EXCERPT TO READ.
Among the most infamous crimes were those exposed in an investigation into a so-called “Kill Team” formed by a unit of the US Army’s 5th Stryker Brigade sent into Kandahar Province as part of the Obama administration’s 2009–2010 “surge,” which brought the number of troops in Afghanistan to roughly 100,000. As members of the team themselves acknowledged—and documented in grisly photographs—they set out to systematically murder civilians and mutilate their bodies, taking fingers and pieces of skulls as trophies.
They lured one of their victims, a 15-year-old boy named Gul Mudin, toward them before throwing a grenade at him and repeatedly shooting him at close range. After bringing his father to identify the body, they took turns posing and playing with the corpse, before cutting off one of the boy’s fingers. Members of the team also described throwing candy from their Stryker armored vehicle while driving through villages and then shooting children who ran to pick it up.
US soldier with the body of 15-year-old Gul Mudin.
While the Pentagon sought to pass off these atrocities as the work of a few “bad apples,” the killings were known to their commanders and other units that participated in similar acts. They were the product of a criminal colonial occupation in which troops were taught to regard the entire civilian population as potential enemies and less than human.
The number of Afghans killed in the conflict is estimated at over 175,000, with many more indirect victims of the war’s destruction. Nearly 2,400 US troops have been killed, along with tens of thousands more wounded. US crimes include indiscriminate air strikes that wiped out wedding parties, village meetings and hospital patients and staff.

PROVIDED INFORMATION.

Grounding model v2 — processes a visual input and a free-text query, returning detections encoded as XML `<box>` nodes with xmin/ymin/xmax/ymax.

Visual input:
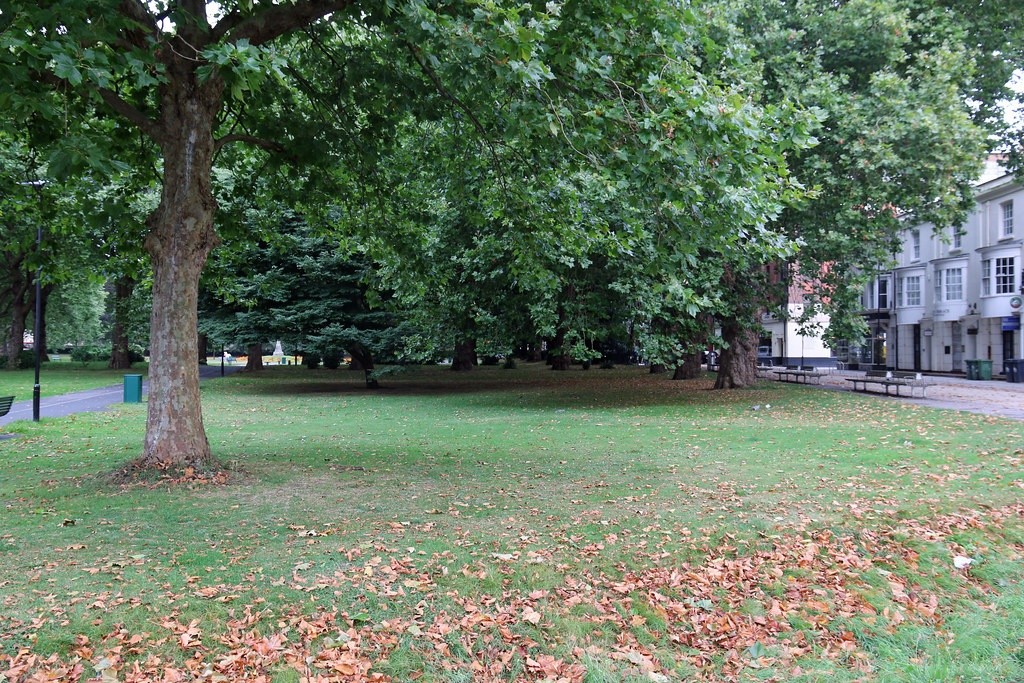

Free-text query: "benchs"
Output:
<box><xmin>845</xmin><ymin>377</ymin><xmax>937</xmax><ymax>398</ymax></box>
<box><xmin>711</xmin><ymin>365</ymin><xmax>720</xmax><ymax>371</ymax></box>
<box><xmin>757</xmin><ymin>367</ymin><xmax>773</xmax><ymax>372</ymax></box>
<box><xmin>0</xmin><ymin>395</ymin><xmax>16</xmax><ymax>417</ymax></box>
<box><xmin>774</xmin><ymin>371</ymin><xmax>828</xmax><ymax>385</ymax></box>
<box><xmin>52</xmin><ymin>354</ymin><xmax>61</xmax><ymax>361</ymax></box>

EXERCISE DETAILS.
Copy out, word for word, the portion of the Afghanistan war excerpt that begins with the words containing "The number of Afghans" and ends with "patients and staff.". Draw only on the Afghanistan war excerpt and set the records aside.

RESULT OF THIS EXERCISE.
The number of Afghans killed in the conflict is estimated at over 175,000, with many more indirect victims of the war’s destruction. Nearly 2,400 US troops have been killed, along with tens of thousands more wounded. US crimes include indiscriminate air strikes that wiped out wedding parties, village meetings and hospital patients and staff.